Global process colors allow you to create a single color swatch that you can update and have it apply, of course, globally. For instance, if you apply the same global color to many objects in your Illustrator document and then you decide you want to change the color, it only takes a click or two to update all the objects. You simply alter the global color to your liking, and everything on the page updates. And you don’t need select object contains this color.
You can also create tints in the Swatches panel. A tint is a global process color or spot color with a modified intensity. Tints of the same color are linked together, so that if you edit the color of a tint swatch, all associated tint swatches (and the objects painted with those swatches) change color, though the tint values remain unchanged. Tints are identified by a percentage (when the Swatches panel is in list view).
You can create a Global process color by clicking the Global check box in the New Swatch dialog or the Swatch Options dialog box. Global colors are disabled by default.
Another way to recolor your Icons is using Color group. A Color group is an organization tool that lets you group together related color swatches in the Swatches panel. You can identify a color group by the folder icon.
Select objects that you want recolor. Click the Edit or Apply Colors wheel icon in the Color Guide palette.

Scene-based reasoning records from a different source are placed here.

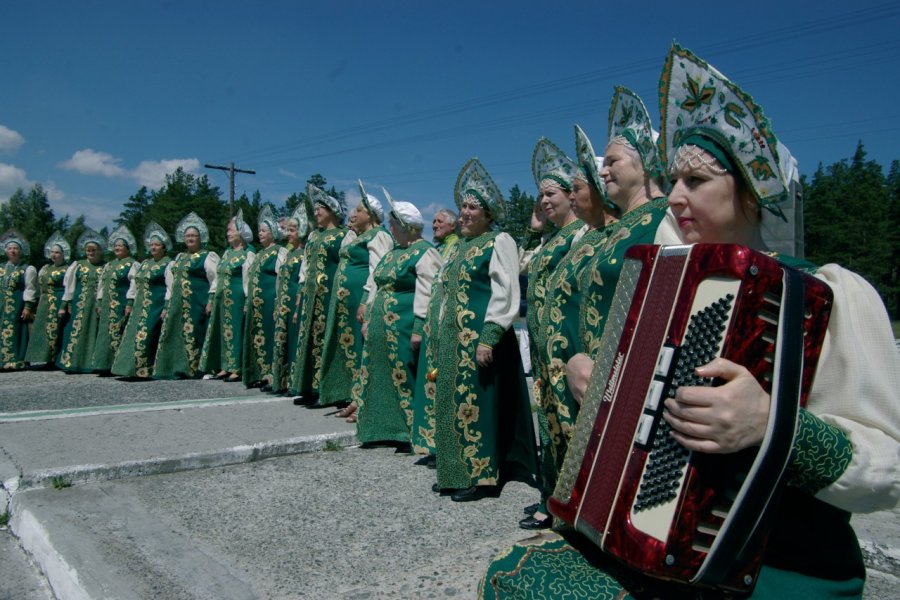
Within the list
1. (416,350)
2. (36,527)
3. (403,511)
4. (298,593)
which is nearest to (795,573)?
(298,593)

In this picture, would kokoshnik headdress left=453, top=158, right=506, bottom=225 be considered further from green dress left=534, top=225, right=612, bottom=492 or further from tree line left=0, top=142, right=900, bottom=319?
tree line left=0, top=142, right=900, bottom=319

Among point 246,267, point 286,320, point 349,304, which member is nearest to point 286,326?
point 286,320

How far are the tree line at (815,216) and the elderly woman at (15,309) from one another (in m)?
29.9

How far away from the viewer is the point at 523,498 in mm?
4324

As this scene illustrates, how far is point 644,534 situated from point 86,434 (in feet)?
16.7

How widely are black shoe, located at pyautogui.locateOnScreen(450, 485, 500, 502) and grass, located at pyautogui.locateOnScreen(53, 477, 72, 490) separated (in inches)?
89.1

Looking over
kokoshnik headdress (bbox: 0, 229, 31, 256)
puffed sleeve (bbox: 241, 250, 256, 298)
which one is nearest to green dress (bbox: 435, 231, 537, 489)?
puffed sleeve (bbox: 241, 250, 256, 298)

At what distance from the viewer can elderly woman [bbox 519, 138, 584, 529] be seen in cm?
345

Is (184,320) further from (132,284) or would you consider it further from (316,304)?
(316,304)

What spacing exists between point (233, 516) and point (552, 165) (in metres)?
2.71

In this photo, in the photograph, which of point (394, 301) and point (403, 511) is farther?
point (394, 301)

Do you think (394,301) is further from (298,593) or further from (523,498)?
(298,593)

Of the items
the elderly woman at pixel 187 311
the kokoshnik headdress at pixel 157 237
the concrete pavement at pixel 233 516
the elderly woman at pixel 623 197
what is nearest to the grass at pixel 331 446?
the concrete pavement at pixel 233 516

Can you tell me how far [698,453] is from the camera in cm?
123
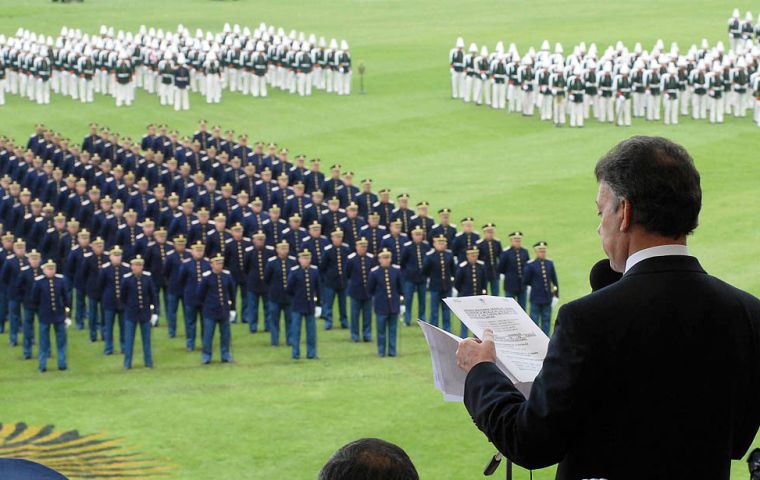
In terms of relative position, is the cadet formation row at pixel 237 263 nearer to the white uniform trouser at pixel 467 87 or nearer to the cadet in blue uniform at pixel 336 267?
the cadet in blue uniform at pixel 336 267

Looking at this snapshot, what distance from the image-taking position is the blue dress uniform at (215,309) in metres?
19.3

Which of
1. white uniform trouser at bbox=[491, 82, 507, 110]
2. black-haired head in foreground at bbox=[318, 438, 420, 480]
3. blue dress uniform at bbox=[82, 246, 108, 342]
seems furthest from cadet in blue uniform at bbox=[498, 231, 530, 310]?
white uniform trouser at bbox=[491, 82, 507, 110]

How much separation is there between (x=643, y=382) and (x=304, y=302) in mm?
15702

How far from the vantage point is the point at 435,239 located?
21031 mm

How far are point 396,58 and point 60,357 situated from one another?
3475 centimetres

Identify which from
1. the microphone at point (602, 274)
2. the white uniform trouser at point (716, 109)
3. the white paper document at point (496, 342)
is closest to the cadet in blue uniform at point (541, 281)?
the white paper document at point (496, 342)

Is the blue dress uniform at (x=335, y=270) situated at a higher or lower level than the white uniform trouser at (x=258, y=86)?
lower

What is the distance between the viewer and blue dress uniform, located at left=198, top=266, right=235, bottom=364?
19.3m

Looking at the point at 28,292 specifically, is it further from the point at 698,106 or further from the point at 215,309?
the point at 698,106

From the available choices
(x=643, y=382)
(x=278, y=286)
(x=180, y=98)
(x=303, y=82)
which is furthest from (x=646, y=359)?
(x=303, y=82)

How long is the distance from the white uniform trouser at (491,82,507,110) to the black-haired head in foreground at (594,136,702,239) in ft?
125

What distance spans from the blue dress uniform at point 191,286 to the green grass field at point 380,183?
435 millimetres

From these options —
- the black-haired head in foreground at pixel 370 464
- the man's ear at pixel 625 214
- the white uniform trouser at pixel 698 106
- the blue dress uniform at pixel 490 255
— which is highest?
the man's ear at pixel 625 214

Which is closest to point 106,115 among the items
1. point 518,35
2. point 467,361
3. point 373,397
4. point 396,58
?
point 396,58
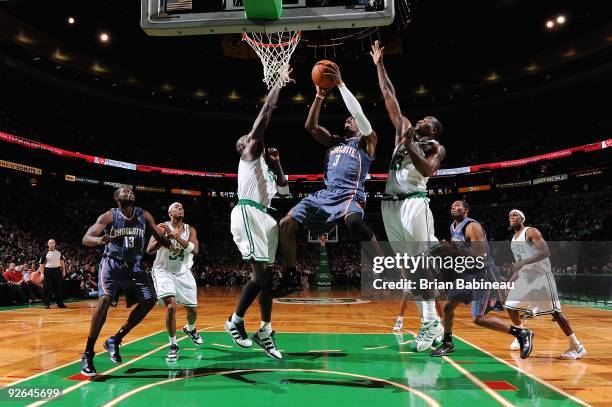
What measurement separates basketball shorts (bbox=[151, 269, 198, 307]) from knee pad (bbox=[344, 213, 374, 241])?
8.16ft

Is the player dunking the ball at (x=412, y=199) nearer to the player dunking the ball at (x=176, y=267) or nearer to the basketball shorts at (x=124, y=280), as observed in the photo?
the player dunking the ball at (x=176, y=267)

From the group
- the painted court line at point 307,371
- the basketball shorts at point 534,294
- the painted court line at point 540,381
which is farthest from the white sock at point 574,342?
the painted court line at point 307,371

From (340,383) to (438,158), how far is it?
258cm

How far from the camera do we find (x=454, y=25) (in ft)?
74.1

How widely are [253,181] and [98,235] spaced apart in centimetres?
175

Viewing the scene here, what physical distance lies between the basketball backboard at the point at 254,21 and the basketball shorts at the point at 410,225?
195 cm

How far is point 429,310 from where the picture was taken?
19.2 ft

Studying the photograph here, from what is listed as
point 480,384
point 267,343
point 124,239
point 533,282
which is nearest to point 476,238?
point 533,282

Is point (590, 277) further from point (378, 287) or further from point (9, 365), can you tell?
point (9, 365)

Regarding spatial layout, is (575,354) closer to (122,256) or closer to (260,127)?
(260,127)

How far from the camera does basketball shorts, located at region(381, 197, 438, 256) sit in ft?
17.9

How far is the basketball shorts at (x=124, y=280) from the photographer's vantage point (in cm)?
533

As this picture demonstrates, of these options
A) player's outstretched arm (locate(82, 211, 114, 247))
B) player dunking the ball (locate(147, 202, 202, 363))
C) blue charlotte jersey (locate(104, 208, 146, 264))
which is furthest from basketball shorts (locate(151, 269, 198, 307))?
player's outstretched arm (locate(82, 211, 114, 247))

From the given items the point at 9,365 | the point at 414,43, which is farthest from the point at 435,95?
the point at 9,365
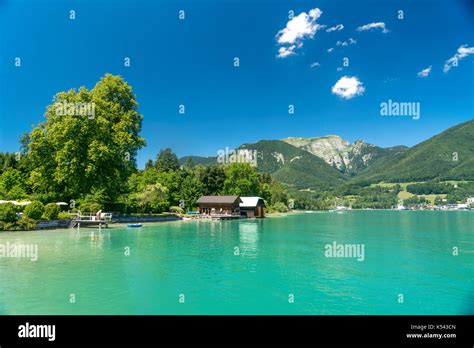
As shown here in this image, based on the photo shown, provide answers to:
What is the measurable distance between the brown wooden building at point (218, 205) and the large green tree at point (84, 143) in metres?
24.9

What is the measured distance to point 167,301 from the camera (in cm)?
1065

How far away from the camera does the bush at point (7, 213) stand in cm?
2820

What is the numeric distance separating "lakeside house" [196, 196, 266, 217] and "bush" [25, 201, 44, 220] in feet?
111

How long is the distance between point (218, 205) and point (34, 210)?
36.5 meters

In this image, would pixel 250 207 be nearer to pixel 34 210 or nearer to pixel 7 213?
pixel 34 210

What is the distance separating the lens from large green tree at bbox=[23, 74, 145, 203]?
36625 millimetres

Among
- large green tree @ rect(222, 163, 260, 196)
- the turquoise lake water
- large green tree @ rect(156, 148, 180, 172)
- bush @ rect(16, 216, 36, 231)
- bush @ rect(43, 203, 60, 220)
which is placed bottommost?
the turquoise lake water

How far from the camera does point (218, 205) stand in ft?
210

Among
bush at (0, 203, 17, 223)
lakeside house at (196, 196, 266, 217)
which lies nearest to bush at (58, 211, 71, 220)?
bush at (0, 203, 17, 223)

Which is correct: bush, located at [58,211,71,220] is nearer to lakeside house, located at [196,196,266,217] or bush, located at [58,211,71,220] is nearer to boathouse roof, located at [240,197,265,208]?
lakeside house, located at [196,196,266,217]

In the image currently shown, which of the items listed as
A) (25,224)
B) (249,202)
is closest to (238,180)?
(249,202)

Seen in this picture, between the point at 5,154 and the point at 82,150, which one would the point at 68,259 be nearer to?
the point at 82,150

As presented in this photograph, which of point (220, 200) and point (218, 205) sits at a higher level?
point (220, 200)

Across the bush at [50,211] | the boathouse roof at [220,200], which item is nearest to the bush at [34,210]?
the bush at [50,211]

Start dragging the color handles in the color wheel. By default the harmony colors are linked. I usually try out things first with this option as set to linked, but if your result is not exactly what you’re looking for, you could try things out in the unlinked state by clicking the icon so it becomes a broken chain icon.
Instead of editing colors, you can also assign colors. Click the Assign option button to go to this feature. Here you’ll see the swatches of your artwork that are currently in use followed by an arrow and the new swatches to the right. You can assign a new swatch to each color. You can also change the order of the new swatches by dragging them to another place in the column of new swatches. So instead of experimenting via the color wheel, you can also use this method. I find this feature handy if I have already colors in mind and I want to adjust the colors in a rather complex artwork in a fast way.
Also you can share the solid swatches you create in Photoshop, Illustrator, and InDesign by saving a swatch library for exchange. The colors appear the same across applications as long as your color settings are synchronized.
- In the Swatches panel, create the process and spot-color swatches you want to share, and remove any swatches you don’t want to share.
- Select Save Swatches For Exchange from the Swatches panel menu, and save the swatch libraries in an easily accessible location.
- Load the swatch library into the Swatches panel for Photoshop, Illustrator, or InDesign.
I hope this helps anyone using Illustrator to create multiple color versions of the same icons!